A leveraged buyout is a strategy involving the acquisition of another company using a significant amount of borrowed money (bonds or loans) to meet the cost of acquisition. Often, the assets of the company being acquired, in addition to the assets of the acquiring company, are used as collateral for the loans. The purpose of leveraged buyouts is to allow companies to make large acquisitions without having to commit a lot of capital. In an LBO, there is most often a ratio of 70% debt to 30% equity, although debt can reach as high as 90% to 95% of the target company's total capitalization. The equity component of the purchase price is typically provided by a pool of private equity capital.
Typically, the loan capital is borrowed through a combination of prepayable bank facilities and/or public or privately placed bonds, which may be classified as high-yield debt, also called junk bonds. Often, the debt will appear on the acquired company's balance sheet and the acquired company's free cash flow will be used to repay the debt.
Credit Crunch
A "credit crunch" is a recessionary period in a debt-based monetary system where growth in debt money (or "credit") has slowed and subsequently causes a drying up of liquidity in an economy.It is often caused by lax and inappropriate lending, which results in losses for lending institutions and investors in debt when the loans turn sour and the full extent of bad debts becomes known. These institutions may then reduce the availability and ease of obtaining credit, and increase the cost of accessing credit by raising interest rates for fear of further losses. In some cases lenders may be unable to lend further, even if they wish, as a result of earlier losses restraining their ability to lend.
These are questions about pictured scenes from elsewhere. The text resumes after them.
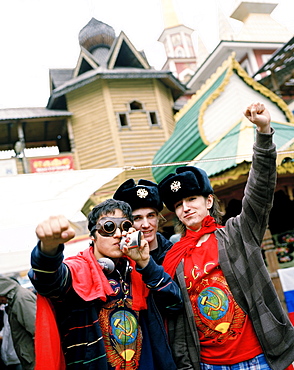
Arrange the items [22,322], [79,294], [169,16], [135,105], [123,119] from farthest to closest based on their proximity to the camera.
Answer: [169,16]
[135,105]
[123,119]
[22,322]
[79,294]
A credit crunch is generally caused by an irreversible reduction in the market prices of previously "overinflated" assets and refers to the financial crisis that results from the denouement of this price collapse. In contrast, a liquidity crisis is triggered when an otherwise sound business finds itself temporarily incapable of accessing the bridging finance it needs to expand its business or smooth its cash flow payments. In this case, accessing additional credit lines and "trading through" the crisis can allow the business to navigate its way through the problem and ensure its continued solvency and viability. It is often difficult to know, in the midst of a crisis, whether distressed businesses are experiencing a prolonged and intractable credit crunch caused by mistaken valuations and lending practices, or whether these businesses are experiencing a temporary liquidity crisis which can be traded through and survived.